Kehilangan Kepercayaan dalam Investasi
Kasali menegaskan bahwa penegakan hukum yang berlebihan terhadap keputusan bisnis bisa mengakibatkan kehilangan kepercayaan investor dalam mengalokasikan dana. Dalam program terbaru ini, ia menyoroti bahwa investasi yang diperlukan untuk mencapai pertumbuhan ekonomi 8 persen tidak akan tercapai jika eksekutif perusahaan takut mengambil keputusan karena takut dihukum. “Dalam bisnis modern, risiko adalah bagian dari proses. Jika kita tidak memberikan ruang bagi para pengusaha untuk mengambil keputusan, maka kita akan kehilangan momentum pertumbuhan ekonomi,” jelasnya. Ia menambahkan bahwa dalam Latest Program, pengusaha perlu diimbangi dengan kebijakan yang mendukung inovasi.
Menurut Kasali, hambatan hukum ini juga memengaruhi pengambilan keputusan dalam pengembangan usaha. Banyak perusahaan mulai memilih pendekatan konservatif untuk menghindari risiko penegakan hukum, terutama dalam investasi besar yang melibatkan proses bisnis kompleks. Dalam program terbaru, ia menyebutkan bahwa hal ini bisa mengurangi daya saing bisnis Indonesia, terutama di tengah persaingan global yang semakin ketat. “Kalau kita terus menghukum keputusan bisnis, maka akan ada banyak yang ragu untuk berinvestasi, terutama di sektor yang membutuhkan risiko tinggi untuk menghasilkan pertumbuhan ekonomi yang signifikan,” ujarnya.
Balance antara Pidana dan Kepastian Hukum
Dalam program terbaru, Rhenald Kasali menekankan pentingnya keseimbangan antara penegakan hukum dan kepastian hukum dalam menghadapi keputusan bisnis. Ia mengatakan bahwa tindak pidana korupsi harus ditegakkan, tetapi jangan sampai keputusan bisnis yang seharusnya jadi bagian dari inovasi dihukum hanya karena prosesnya terlihat rumit. “Kita perlu membedakan antara niat jahat dan keputusan strategis. Dalam Latest Program, mereka yang membuat keputusan bisnis harus diberikan ruang untuk melakukan pekerjaan mereka dengan kepastian hukum yang memadai,” terangnya.

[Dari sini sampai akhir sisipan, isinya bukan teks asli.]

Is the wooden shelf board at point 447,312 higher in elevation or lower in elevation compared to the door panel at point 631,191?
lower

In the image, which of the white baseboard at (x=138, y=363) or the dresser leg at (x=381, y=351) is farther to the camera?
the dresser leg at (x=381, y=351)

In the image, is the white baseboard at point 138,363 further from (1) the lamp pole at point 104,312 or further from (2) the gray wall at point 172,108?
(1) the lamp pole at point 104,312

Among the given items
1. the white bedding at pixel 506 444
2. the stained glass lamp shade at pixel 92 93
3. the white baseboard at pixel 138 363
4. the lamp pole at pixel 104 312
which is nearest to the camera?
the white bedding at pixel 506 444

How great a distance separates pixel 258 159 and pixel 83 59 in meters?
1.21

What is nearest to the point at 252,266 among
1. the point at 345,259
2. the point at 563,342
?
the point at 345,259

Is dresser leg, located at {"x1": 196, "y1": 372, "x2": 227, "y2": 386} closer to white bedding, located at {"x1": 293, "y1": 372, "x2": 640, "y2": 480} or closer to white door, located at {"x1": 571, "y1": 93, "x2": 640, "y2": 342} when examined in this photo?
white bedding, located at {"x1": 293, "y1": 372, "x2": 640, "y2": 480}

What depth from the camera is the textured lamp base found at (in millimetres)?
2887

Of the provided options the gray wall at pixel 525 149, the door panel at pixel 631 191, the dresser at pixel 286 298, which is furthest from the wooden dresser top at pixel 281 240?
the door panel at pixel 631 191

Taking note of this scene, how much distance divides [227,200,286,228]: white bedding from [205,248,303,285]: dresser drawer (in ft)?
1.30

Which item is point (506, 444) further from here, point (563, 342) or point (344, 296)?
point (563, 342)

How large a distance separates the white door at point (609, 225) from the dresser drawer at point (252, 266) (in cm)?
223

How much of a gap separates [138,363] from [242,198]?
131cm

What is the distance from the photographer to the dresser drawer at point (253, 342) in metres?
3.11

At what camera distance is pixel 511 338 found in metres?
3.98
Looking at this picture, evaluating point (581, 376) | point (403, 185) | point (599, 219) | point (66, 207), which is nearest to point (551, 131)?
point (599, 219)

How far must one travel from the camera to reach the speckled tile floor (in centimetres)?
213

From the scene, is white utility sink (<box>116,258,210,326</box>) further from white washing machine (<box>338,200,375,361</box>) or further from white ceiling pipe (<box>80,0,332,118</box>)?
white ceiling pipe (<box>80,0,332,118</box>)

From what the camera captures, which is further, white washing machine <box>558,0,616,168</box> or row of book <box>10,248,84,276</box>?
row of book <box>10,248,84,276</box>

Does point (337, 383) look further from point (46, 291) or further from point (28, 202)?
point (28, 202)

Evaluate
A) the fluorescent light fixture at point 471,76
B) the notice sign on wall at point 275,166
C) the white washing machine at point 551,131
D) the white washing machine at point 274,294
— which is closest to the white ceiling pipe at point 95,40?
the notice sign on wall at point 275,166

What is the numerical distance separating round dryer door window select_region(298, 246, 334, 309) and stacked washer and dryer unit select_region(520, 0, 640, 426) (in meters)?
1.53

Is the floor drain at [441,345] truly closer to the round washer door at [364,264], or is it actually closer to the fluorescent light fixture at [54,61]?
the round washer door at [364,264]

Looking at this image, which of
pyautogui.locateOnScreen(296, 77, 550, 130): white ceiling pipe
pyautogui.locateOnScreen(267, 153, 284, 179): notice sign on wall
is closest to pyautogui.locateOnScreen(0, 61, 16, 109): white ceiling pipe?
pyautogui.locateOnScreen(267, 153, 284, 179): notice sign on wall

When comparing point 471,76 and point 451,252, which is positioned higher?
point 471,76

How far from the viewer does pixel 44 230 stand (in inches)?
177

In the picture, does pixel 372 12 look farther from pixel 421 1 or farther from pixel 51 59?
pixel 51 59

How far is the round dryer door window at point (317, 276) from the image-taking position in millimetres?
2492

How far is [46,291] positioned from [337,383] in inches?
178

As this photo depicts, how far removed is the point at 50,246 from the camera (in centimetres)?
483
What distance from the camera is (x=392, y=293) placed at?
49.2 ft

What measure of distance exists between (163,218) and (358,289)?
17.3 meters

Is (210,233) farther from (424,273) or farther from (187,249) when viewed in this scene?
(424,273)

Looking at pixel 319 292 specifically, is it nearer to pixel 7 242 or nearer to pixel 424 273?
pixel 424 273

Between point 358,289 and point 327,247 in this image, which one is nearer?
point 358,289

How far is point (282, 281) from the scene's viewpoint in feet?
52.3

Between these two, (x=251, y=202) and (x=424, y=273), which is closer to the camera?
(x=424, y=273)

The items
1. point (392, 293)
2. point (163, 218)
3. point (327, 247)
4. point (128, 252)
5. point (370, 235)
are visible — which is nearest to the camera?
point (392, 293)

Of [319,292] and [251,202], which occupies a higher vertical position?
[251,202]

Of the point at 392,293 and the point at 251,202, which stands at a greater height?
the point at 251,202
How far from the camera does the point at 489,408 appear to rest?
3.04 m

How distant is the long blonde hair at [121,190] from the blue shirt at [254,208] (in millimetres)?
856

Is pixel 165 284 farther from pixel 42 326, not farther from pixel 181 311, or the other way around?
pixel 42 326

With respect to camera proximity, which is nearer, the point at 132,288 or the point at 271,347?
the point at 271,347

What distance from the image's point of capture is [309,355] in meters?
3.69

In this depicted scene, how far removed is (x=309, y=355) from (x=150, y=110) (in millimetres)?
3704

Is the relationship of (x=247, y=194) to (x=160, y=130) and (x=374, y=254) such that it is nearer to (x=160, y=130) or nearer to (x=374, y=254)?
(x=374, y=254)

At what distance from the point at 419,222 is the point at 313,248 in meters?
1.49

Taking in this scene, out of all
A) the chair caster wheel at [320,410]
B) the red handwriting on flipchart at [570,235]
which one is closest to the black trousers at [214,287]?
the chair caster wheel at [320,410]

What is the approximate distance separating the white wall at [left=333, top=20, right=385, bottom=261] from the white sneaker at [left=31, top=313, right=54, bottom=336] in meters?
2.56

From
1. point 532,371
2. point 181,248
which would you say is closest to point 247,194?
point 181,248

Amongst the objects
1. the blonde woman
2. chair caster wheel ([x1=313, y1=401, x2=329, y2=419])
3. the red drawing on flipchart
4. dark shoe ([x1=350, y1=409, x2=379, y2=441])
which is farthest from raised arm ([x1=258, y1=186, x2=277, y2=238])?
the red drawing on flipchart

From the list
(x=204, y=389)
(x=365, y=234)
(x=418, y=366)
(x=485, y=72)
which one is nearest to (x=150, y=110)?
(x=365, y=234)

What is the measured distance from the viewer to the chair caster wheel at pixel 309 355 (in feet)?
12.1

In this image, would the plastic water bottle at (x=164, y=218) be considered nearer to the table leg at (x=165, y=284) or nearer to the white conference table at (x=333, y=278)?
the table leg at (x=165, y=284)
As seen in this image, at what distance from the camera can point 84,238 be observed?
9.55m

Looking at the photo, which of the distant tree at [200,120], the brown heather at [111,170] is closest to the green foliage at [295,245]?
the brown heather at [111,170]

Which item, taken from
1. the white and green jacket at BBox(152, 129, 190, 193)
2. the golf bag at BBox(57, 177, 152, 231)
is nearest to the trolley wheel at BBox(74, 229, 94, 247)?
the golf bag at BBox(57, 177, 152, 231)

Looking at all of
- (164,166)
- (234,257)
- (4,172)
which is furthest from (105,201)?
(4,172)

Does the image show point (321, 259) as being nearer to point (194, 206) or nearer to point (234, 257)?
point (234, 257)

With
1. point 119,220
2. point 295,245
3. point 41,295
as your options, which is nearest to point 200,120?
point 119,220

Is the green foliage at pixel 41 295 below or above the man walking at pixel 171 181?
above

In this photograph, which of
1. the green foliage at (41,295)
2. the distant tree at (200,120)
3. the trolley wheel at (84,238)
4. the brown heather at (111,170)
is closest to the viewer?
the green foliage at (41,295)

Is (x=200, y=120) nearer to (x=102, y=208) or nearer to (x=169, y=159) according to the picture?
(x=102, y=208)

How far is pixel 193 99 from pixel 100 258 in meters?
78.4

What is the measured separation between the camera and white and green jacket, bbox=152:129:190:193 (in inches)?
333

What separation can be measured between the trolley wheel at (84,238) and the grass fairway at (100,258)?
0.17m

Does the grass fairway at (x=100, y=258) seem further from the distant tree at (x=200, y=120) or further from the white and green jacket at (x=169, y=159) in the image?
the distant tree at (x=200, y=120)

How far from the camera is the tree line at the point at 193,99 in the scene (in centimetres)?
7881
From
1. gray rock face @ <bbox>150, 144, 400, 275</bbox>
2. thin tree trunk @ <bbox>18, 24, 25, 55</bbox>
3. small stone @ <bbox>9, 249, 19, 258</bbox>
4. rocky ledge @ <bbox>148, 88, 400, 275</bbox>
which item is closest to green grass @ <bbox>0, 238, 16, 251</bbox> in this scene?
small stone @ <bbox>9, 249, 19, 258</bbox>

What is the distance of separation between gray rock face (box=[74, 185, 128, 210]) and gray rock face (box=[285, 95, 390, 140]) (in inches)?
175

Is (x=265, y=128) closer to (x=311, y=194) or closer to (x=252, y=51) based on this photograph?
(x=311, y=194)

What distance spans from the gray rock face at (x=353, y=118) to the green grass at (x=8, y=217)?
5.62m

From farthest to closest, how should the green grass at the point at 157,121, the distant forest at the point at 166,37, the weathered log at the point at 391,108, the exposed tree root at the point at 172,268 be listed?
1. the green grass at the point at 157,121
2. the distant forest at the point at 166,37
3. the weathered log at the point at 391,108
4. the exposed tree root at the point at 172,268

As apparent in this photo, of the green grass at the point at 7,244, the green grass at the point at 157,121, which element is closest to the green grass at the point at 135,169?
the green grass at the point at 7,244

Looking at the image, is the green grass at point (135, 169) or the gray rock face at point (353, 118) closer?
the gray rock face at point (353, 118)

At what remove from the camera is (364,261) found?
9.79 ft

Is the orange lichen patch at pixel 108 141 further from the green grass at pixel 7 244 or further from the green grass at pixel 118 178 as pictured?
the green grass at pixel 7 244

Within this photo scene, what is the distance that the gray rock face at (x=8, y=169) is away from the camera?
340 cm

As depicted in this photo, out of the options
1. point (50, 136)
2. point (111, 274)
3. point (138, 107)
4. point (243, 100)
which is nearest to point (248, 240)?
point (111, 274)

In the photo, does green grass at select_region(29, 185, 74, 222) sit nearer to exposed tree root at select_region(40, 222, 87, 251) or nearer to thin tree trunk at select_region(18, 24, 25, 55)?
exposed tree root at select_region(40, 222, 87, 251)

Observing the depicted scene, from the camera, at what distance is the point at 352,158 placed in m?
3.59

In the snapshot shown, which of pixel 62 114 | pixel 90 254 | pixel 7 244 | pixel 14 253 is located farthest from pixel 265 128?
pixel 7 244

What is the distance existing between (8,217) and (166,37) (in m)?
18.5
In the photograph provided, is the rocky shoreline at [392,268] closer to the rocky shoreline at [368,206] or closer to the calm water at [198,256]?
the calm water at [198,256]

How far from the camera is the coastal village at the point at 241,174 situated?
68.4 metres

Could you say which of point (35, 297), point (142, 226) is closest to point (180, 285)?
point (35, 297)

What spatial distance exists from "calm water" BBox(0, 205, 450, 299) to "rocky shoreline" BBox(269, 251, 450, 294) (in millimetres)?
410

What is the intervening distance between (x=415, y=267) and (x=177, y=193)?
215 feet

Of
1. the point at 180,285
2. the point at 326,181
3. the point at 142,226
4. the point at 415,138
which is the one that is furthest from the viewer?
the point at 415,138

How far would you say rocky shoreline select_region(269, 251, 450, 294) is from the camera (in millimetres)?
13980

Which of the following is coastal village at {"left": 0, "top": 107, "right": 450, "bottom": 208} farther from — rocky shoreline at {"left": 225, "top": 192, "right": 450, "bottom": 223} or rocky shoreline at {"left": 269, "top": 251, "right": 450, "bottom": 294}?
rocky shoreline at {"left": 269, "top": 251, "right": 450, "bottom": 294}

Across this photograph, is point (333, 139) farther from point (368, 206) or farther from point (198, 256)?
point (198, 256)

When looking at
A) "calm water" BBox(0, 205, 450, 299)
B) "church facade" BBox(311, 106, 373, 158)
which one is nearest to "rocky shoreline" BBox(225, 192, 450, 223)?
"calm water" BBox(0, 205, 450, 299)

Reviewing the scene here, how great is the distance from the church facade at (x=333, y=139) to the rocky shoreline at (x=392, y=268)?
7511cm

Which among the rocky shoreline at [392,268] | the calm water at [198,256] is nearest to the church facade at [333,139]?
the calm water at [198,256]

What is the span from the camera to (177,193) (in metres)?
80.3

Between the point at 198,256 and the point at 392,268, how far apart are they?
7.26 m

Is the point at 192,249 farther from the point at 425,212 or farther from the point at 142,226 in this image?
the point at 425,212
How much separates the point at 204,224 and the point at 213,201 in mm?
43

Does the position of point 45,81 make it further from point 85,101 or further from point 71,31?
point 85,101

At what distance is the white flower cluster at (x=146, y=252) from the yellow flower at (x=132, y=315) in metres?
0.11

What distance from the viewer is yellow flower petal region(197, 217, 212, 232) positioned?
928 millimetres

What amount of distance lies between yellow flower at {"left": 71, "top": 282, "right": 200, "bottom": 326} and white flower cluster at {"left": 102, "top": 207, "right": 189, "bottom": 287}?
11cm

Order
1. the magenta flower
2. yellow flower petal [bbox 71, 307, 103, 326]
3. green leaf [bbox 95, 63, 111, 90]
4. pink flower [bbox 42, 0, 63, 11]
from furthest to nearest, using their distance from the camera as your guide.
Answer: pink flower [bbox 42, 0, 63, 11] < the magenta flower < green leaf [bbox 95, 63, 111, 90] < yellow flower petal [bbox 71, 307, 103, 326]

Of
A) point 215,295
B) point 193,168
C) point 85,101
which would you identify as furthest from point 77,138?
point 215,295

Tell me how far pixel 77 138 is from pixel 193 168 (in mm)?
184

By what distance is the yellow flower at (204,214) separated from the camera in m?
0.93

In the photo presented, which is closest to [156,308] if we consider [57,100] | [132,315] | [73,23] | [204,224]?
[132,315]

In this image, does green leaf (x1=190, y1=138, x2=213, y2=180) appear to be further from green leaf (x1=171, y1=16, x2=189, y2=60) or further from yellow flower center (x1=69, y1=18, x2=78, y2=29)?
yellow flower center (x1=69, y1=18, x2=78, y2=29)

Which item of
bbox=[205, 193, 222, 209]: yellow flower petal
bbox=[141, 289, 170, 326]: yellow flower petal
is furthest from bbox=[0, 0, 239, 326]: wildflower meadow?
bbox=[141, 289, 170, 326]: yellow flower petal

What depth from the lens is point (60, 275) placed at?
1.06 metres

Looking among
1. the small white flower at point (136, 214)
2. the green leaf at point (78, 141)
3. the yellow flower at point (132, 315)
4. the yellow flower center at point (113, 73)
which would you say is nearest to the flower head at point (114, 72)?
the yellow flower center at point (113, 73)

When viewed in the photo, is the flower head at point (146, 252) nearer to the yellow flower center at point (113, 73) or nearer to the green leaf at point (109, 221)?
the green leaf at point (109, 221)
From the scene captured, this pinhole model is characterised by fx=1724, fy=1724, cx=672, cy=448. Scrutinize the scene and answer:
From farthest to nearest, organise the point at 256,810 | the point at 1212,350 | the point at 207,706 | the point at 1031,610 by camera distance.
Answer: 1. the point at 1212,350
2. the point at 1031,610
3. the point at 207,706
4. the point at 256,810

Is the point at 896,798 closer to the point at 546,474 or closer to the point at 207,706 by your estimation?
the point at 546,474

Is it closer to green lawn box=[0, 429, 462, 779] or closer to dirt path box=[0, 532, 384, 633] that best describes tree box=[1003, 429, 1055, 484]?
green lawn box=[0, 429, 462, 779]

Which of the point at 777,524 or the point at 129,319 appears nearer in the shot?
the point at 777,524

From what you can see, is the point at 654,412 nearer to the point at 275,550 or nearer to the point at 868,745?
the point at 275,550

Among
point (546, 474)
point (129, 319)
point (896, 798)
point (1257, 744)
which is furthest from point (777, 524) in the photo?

Kasali juga mengingatkan bahwa proses bisnis yang terjadi dalam industri yang berkembang perlu dipahami konteksnya. “Banyak hal dalam bisnis bisa terlihat tidak wajar di mata publik, tapi itu bisa menjadi bagian dari strategi untuk meningkatkan pertumbuhan ekonomi. Jadi, kita harus cari Latest Program yang tepat agar tidak menghukum pengusaha secara berlebihan,” tambahnya. Dalam konteks ini, ia menekankan perlunya penegakan hukum yang lebih terarah, seperti mengejar korupsi, konflik kepentingan, atau penyalahgunaan jabatan, bukan sekadar keputusan bisnis yang tidak sesuai dengan standar publik.
Program terbaru ini juga memberikan gambaran tentang dampak kriminalisasi bisnis terhadap sektor-sektor utama perekonomian. Kasali menyebutkan bahwa dalam kondisi perekonomian yang saat ini membutuhkan inovasi dan pengambilan risiko, kebijakan hukum yang terlalu ketat akan menghambat pergerakan investasi dan kreativitas pengusaha. “Pertumbuhan ekonomi 8 persen tidak bisa tercapai tanpa risiko yang diambil oleh pengusaha. Jadi, dalam Latest Program, kita perlu memastikan bahwa kebijakan hukum tidak menghalangi langkah-langkah yang diperlukan untuk mencapai target tersebut,” ujarnya.